Most people who binge drink are not alcoholics. Usually binge drinkers are young adults drinking for recreation.
However, binge drinking can be a sign of AUD if it is part of a wider pattern of heavy drinking.
Signs of Alcohol Use Disorder (Alcoholism)
If you or someone you know binge drinks alone, that could be a sign of alcohol dependence or AUD.
Other signs of AUD include:
- Lack of ability to control the amount of alcohol consumed
- Neglecting important obligations in order to drink
- Heavy drinking
- High tolerance for alcohol
- Withdrawal symptoms, including nausea, sweating, and shaking
How to Prevent Binge Drinking
If binge drinking is part of a larger pattern of heavy drinking, it may be time to cut down on your alcohol consumption.
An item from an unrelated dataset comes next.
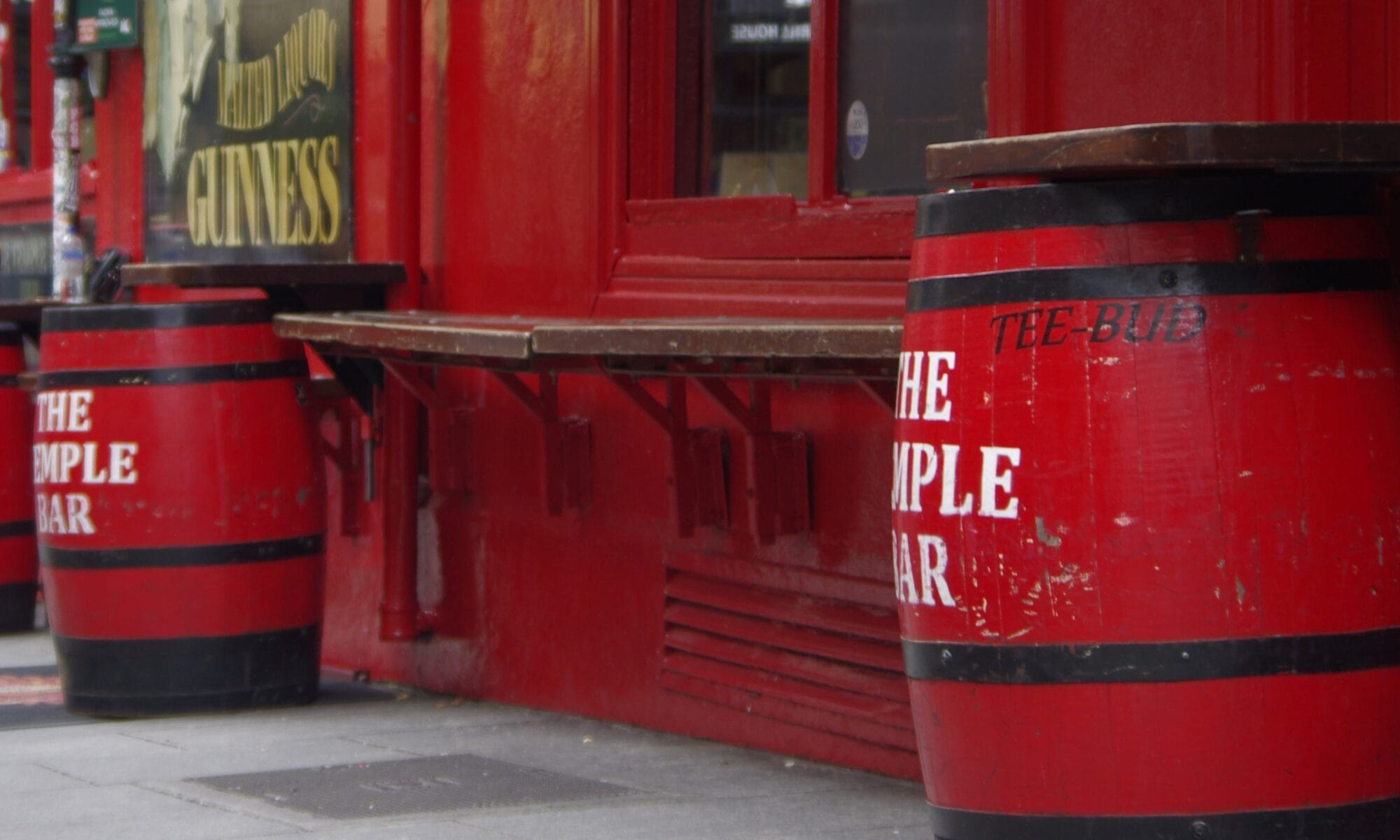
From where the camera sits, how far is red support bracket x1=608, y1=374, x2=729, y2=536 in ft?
19.8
If you want to stop binge drinking, you should seek help from loved ones and consult a doctor for advice. You should also consider quitting alcohol altogether.
Tips for Quitting Binge Drinking
Some tips for quitting binge drinking include:
- Change your environment — It may be that stress or peer pressure is influencing you to binge drink.
- Find new hobbies — If you drink alcohol for recreation, consider replacing that with healthier options like exercise, sports, or volunteering.
- Reach out to family and friends — It is vital to have a support network to help you during your recovery journey.
- Consider addiction treatment — Inability to control alcohol use is a sign of alcohol use disorder.
- Medication-assisted treatment (MAT) — Drugs such as Naltrexone, Acamprosate, Metadoxine, and Disulfiram have been approved by the FDA to help reduce drinking.